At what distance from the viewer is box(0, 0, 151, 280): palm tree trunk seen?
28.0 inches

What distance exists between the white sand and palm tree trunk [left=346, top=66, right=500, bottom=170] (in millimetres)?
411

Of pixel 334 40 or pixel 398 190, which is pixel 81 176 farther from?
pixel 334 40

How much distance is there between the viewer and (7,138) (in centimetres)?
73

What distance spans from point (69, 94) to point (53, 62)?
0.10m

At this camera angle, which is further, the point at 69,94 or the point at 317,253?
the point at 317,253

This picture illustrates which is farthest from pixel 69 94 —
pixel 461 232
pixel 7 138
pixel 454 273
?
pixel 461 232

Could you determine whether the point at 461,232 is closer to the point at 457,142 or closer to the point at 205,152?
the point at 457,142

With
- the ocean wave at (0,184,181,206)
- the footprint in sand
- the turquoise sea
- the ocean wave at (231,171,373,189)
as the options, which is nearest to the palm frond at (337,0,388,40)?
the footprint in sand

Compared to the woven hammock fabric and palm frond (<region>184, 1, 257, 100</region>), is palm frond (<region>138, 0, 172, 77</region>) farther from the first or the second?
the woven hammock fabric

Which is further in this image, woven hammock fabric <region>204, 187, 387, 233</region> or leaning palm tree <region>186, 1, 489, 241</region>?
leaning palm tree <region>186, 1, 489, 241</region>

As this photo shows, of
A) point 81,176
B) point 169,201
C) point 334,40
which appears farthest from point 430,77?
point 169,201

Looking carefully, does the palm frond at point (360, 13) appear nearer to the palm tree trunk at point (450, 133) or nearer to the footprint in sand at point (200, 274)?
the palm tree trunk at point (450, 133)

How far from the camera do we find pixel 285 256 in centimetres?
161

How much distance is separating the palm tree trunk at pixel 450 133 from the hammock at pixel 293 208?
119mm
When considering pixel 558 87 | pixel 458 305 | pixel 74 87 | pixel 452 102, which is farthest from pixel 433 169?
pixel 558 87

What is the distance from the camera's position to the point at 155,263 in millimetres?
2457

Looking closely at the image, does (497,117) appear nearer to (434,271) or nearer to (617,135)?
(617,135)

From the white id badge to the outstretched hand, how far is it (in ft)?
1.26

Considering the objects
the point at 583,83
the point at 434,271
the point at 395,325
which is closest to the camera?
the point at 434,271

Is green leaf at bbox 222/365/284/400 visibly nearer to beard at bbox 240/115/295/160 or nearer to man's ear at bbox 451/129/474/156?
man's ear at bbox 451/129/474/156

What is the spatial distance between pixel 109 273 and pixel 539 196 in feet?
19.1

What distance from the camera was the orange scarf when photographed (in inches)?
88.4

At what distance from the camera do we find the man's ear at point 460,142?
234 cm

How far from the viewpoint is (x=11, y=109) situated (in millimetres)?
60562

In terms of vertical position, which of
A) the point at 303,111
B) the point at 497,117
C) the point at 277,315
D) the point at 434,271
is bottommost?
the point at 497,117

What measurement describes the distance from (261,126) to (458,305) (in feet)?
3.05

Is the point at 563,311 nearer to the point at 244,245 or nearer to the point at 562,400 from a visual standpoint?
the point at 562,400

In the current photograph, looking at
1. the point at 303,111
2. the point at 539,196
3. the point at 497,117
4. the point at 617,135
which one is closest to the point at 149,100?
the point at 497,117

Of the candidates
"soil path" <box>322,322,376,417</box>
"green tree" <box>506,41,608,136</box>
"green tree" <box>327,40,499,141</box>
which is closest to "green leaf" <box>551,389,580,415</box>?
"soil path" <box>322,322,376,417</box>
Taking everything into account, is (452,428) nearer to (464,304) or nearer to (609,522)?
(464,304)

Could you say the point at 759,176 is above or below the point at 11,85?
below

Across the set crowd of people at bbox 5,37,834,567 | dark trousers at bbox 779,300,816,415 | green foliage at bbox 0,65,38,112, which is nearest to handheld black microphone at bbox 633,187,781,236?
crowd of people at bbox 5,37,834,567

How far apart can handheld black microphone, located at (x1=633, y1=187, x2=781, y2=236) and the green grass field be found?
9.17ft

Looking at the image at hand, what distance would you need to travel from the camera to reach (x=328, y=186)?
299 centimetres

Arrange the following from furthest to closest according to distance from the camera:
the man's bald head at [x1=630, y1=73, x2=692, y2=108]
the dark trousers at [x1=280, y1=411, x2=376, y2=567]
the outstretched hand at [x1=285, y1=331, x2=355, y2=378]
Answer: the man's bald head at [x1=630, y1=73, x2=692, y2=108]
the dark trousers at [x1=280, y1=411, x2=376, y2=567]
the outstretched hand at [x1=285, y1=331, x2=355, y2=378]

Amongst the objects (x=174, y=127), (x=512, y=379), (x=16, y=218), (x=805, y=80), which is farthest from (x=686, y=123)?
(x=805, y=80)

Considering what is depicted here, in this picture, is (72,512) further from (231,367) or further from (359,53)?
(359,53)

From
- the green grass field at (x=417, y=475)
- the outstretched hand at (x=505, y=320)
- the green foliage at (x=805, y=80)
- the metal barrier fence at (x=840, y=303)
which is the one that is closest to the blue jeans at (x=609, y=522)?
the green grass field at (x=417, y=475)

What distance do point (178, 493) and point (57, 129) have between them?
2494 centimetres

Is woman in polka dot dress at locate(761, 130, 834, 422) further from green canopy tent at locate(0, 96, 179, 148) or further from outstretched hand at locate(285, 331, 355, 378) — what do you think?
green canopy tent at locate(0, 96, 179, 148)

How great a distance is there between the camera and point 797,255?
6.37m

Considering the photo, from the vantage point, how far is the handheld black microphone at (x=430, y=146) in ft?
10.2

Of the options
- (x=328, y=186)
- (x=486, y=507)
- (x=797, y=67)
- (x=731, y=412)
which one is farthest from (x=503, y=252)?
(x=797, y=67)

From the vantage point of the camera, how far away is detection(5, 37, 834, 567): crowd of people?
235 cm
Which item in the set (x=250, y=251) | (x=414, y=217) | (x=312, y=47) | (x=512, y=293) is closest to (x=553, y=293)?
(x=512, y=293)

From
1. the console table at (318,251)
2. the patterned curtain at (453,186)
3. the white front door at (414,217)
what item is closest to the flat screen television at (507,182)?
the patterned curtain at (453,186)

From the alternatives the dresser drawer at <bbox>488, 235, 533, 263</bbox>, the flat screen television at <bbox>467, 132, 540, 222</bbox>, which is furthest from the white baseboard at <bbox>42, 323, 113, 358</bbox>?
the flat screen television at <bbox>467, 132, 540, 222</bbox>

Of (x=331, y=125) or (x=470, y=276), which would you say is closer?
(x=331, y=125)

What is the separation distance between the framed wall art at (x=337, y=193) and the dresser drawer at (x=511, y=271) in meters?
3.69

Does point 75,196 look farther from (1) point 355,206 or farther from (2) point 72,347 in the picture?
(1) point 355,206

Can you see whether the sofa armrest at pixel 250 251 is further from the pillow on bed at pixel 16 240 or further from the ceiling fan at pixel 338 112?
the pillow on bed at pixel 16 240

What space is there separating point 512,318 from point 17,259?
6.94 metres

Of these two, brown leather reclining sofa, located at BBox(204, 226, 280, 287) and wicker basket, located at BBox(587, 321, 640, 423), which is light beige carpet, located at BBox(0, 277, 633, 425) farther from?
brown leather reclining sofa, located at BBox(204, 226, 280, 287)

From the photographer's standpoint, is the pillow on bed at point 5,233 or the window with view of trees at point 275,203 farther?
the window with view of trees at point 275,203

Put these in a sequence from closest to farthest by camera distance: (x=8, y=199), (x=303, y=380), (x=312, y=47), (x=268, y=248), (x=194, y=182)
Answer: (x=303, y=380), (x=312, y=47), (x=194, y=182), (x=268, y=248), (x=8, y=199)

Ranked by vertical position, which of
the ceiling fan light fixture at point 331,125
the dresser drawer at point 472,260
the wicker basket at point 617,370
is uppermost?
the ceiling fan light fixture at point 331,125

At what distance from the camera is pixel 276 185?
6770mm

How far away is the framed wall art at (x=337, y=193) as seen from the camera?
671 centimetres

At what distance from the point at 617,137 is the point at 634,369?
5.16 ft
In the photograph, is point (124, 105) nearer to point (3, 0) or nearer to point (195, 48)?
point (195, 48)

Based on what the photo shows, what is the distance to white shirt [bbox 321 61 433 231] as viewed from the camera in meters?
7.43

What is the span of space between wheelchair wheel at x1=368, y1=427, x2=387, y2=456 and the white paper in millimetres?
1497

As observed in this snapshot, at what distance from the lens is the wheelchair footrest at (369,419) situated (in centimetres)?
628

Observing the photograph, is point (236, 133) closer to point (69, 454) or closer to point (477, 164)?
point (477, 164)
────────────────────────────────────────
- _Aim_: Every line from the line containing "What space is" to the last line of the material above must be repeated exactly, and no other line.

- _Answer for the task_:
What space is there separating point 512,318 from point 17,259?
6.94 metres

Of these two, brown leather reclining sofa, located at BBox(204, 226, 280, 287) and wicker basket, located at BBox(587, 321, 640, 423), which is light beige carpet, located at BBox(0, 277, 633, 425) farther from?
brown leather reclining sofa, located at BBox(204, 226, 280, 287)

From the photographer's standpoint, is the pillow on bed at point 5,233 or the window with view of trees at point 275,203 farther?
the window with view of trees at point 275,203

Put these in a sequence from closest to farthest by camera distance: (x=8, y=199), (x=303, y=380), (x=312, y=47), (x=268, y=248), (x=194, y=182)
Answer: (x=303, y=380), (x=312, y=47), (x=194, y=182), (x=268, y=248), (x=8, y=199)

Ranked by vertical position, which of
the ceiling fan light fixture at point 331,125
the dresser drawer at point 472,260
the wicker basket at point 617,370
is uppermost?
the ceiling fan light fixture at point 331,125

At what distance from the camera is pixel 276 185?
6770mm

How far away is the framed wall art at (x=337, y=193) as seen from the camera?
671 centimetres

At what distance from the point at 617,137 is the point at 634,369?
5.16 ft
In the photograph, is point (124, 105) nearer to point (3, 0) or nearer to point (195, 48)?
point (195, 48)

Based on what the photo shows, what is the distance to white shirt [bbox 321 61 433 231] as viewed from the camera in meters?
7.43

What is the span of space between wheelchair wheel at x1=368, y1=427, x2=387, y2=456 and the white paper in millimetres?
1497

As observed in this snapshot, at what distance from the lens is the wheelchair footrest at (369,419) situated (in centimetres)?
628

Observing the photograph, is point (236, 133) closer to point (69, 454) or closer to point (477, 164)?
point (477, 164)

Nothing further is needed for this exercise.